To find \(f(x)\), we need to integrate \(f'(x) = 5 - 2x^2\).

\(\int (5 - 2x^2) \, dx = \int 5 \, dx - \int 2x^2 \, dx\)

\(= 5x - \frac{2x^3}{3} + c\)

We know that \((3, 5)\) is a point on the curve, so \(f(3) = 5\).

Substitute \(x = 3\) and \(f(x) = 5\) into the equation:

\(5 = 5(3) - \frac{2(3)^3}{3} + c\)

\(5 = 15 - \frac{54}{3} + c\)

\(5 = 15 - 18 + c\)

\(5 = -3 + c\)

\(c = 8\)

Thus, \(f(x) = 5x - \frac{2x^3}{3} + 8\).

To find \(f(x)\), we need to integrate \(f'(x) = x^{-\frac{3}{2}} + 1\).

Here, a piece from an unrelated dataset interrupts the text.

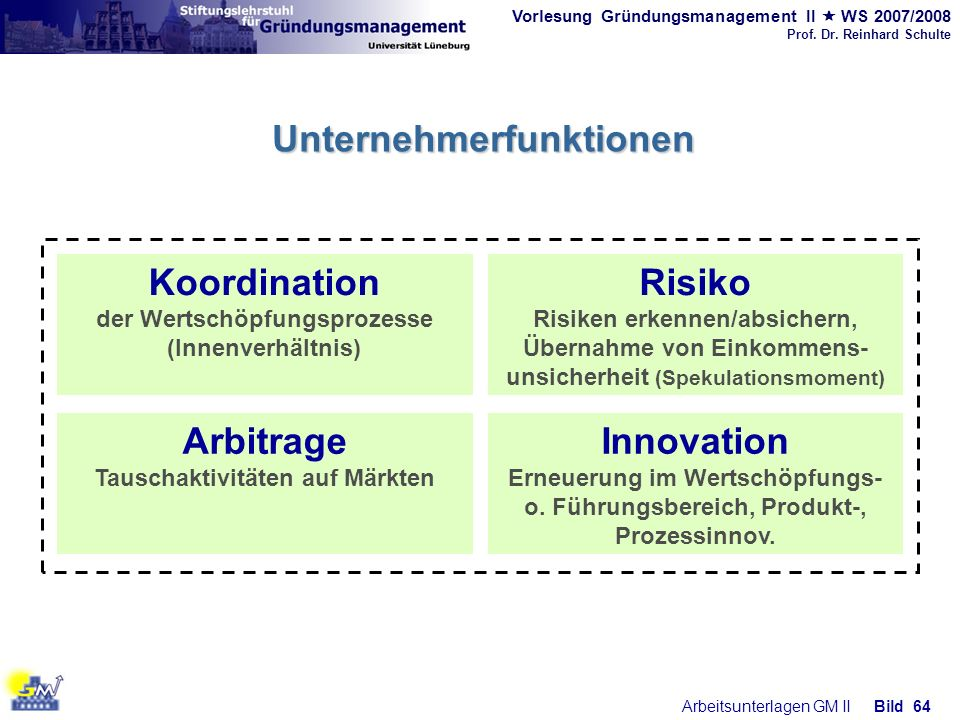 Unternehmerfunktionen Koordination Risiko Arbitrage Innovation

The integral of \(x^{-\frac{3}{2}}\) is \(2x^{-\frac{1}{2}}\), and the integral of \(1\) is \(x\).

Thus, \(f(x) = 2x^{\frac{1}{2}} + x + c\), where \(c\) is a constant.

We use the condition \(f(4) = 5\) to find \(c\):

\(5 = 2 \times 4^{\frac{1}{2}} + 4 + c\)

\(5 = 2 \times 2 + 4 + c\)

\(5 = 4 + 4 + c\)

\(5 = 8 + c\)

\(c = 5 - 8 = -3\)

Therefore, \(f(x) = 2x^{\frac{1}{2}} + x - 3\).

To find \(f(x)\), we need to integrate \(f'(x) = \frac{1}{\sqrt{x+6}} + \frac{6}{x^2}\).

The integral of \(\frac{1}{\sqrt{x+6}}\) is \(2\sqrt{x+6}\).

The integral of \(\frac{6}{x^2}\) is \(-\frac{6}{x}\).

Thus, \(f(x) = 2\sqrt{x+6} - \frac{6}{x} + c\).

Using the condition \(f(3) = 1\), substitute \(x = 3\) into the equation:

\(2\sqrt{3+6} - \frac{6}{3} + c = 1\).

This simplifies to \(2(3) - 2 + c = 1\).

\(6 - 2 + c = 1\).

\(c = -3\).

Therefore, \(f(x) = 2\sqrt{x+6} - \frac{6}{x} - 3\).

Given \(\frac{dy}{dx} = \sqrt{2x + 5}\), we need to find \(y\) by integrating.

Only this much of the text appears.